> [Tasks to carry out]
[1] Which instruments have a rate level given in the bulleted lines of the interest rate commentary, and what level is stated for each?
[2] Proceed with the interest rate commentary, picking up after its final sentence about the Bloomberg Surprise Index.

Rates Elbow Bumping with 0%
Last Week This Morning
- 10 Year Treasury touched 0.67% before closing the week at 0.76%
- 30 Year Treasury is 1.675%, just 10bps over Fed Funds
- German bund fell just 10bps to -0.71%
- Japan 10yr actually climbed a touch to 0.135%
- 2 Year Treasury fell almost half a point to 0.50%
- LIBOR fell 66bps to 0.86% and SOFR dropped to 1.12%
Not that it matters, but job growth was strong again last month. The economy added 273k jobs last month against a forecasted 185k gain. January was also revised higher. Unemployment dropped back down to the all-time low of 3.50%.
Ironically, the market was showing signs of being too pessimistic before the coronavirus hit. This is the Bloomberg Surprise Index, which measures how actual data compares to what the forecast was calling for. When it’s above the dashed line, the data is coming in stronger than expected.

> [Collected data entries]
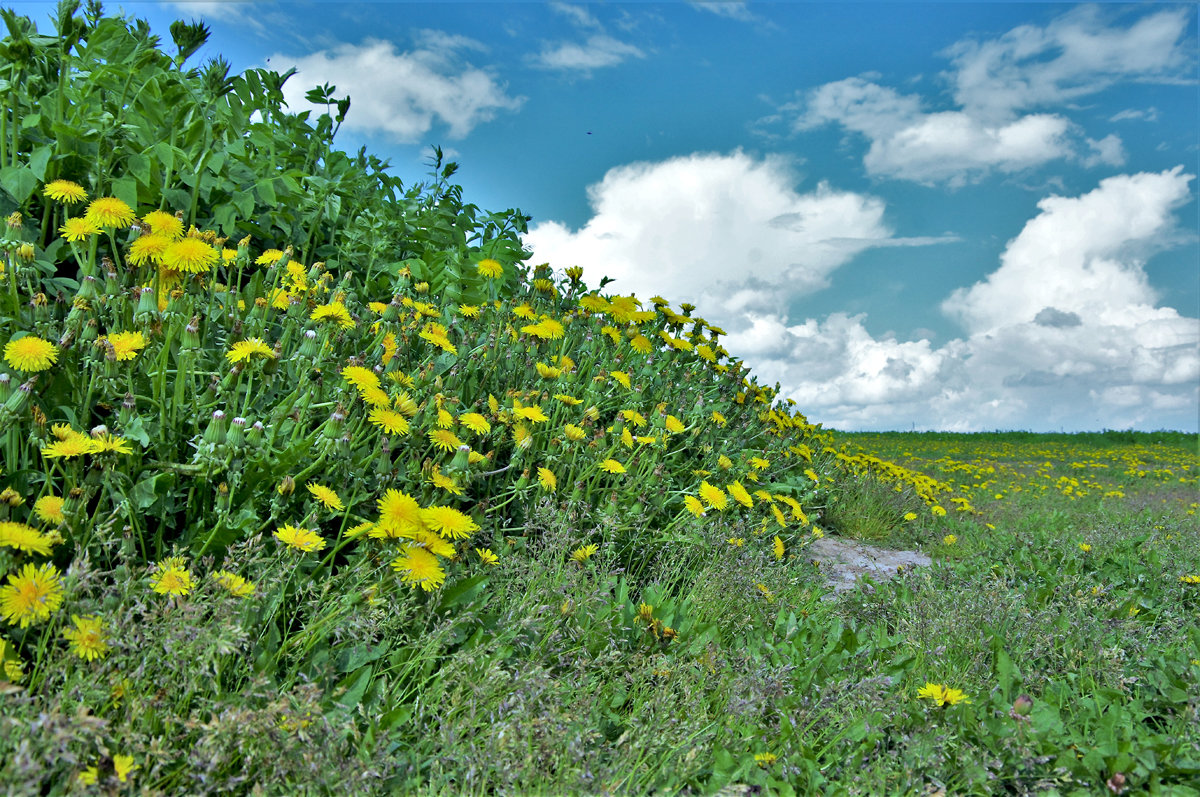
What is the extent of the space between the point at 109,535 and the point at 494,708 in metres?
1.13

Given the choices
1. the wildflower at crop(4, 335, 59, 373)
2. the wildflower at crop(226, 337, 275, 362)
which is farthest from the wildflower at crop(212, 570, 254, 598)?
the wildflower at crop(4, 335, 59, 373)

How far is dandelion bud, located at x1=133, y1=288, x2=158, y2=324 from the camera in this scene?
231cm

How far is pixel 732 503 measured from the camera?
406cm

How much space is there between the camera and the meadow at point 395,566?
1.67m

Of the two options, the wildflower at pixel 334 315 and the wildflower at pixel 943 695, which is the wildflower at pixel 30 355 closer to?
the wildflower at pixel 334 315

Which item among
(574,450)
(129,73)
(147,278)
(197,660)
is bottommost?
(197,660)

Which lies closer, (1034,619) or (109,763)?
(109,763)

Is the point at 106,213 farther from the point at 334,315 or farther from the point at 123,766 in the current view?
the point at 123,766

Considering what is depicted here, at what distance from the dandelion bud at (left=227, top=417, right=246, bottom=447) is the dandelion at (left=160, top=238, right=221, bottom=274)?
0.67m

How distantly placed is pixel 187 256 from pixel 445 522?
1237 millimetres

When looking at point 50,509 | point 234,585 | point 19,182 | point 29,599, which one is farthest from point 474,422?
point 19,182

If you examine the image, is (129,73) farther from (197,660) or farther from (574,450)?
(197,660)

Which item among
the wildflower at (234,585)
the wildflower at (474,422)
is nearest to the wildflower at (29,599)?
the wildflower at (234,585)

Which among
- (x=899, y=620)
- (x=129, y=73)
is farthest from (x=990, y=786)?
(x=129, y=73)
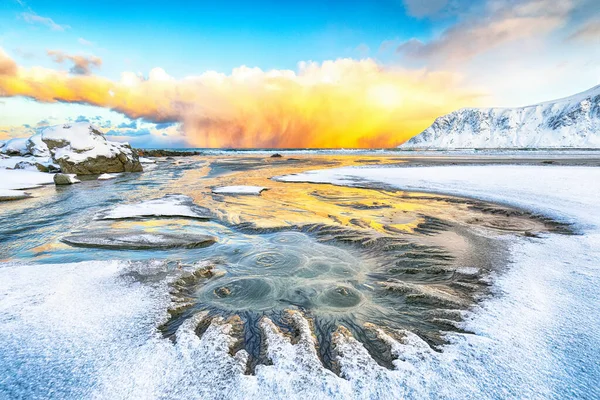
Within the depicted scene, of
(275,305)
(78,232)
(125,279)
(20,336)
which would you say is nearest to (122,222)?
(78,232)

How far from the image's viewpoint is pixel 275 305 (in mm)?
3090

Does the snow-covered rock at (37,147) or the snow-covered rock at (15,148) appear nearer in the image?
the snow-covered rock at (37,147)

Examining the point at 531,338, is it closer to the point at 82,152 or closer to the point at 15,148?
the point at 82,152

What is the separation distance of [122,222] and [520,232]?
8.76 metres

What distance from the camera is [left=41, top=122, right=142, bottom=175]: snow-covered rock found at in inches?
791

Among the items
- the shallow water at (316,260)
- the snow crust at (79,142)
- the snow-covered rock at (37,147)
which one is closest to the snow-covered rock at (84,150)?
the snow crust at (79,142)

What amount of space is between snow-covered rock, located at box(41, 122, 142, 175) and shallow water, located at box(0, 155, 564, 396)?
1395cm

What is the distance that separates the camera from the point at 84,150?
20812 millimetres

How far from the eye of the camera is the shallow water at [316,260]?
2.72 m

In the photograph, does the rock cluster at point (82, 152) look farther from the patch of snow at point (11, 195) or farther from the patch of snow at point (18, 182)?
the patch of snow at point (11, 195)

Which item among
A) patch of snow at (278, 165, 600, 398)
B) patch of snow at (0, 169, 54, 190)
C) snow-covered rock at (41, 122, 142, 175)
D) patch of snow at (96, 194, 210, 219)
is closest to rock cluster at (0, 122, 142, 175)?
snow-covered rock at (41, 122, 142, 175)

> [Responses to the exercise]
[1]
- 10 Year Treasury: closed the week at 0.76% after touching 0.67%
- 30 Year Treasury: 1.675%
- German bund: -0.71%
- Japan 10yr: 0.135%
- 2 Year Treasury: 0.50%
- LIBOR: 0.86%
- SOFR: 1.12%

[2]
There have been six intermeeting cuts over the last twenty years, so these are pretty rare events. In every single previous case, the Fed also cut again at the next meeting. That’s why the market is pricing in another 0.50% reduction at the March 18th meeting.
Once again, we find ourselves in a position where monetary policy is supposed to cure all ills. Where’s the fiscal response? Every time the Fed jumps in, it gives policy makers an excuse not to act.
I think the cut last week was mostly about sending a signal to the market that the Fed stands ready to intervene aggressively and to prevent financial conditions from tightening futher. The Fed was probably concerned that if it waited too long to respond, markets could seize up entirely and 2020 would become a lost year.
You guys know how much I like the Financial Conditions graph. Look how quickly financial conditions tightened with the outbreak, and then how quickly they eased with the intermeeting rate cut.
My issue is the Fed could have just talked about cutting rates and achieved much of the same result without an actual cut. Is cutting 50bps last week instead of March 18th really what will prevent markets from collapsing? Because it didn’t really seem to soothe stock markets. And now the Fed is basically committed to another cut next week because it has never had an intermeeting cut and then not cut at the following meeting.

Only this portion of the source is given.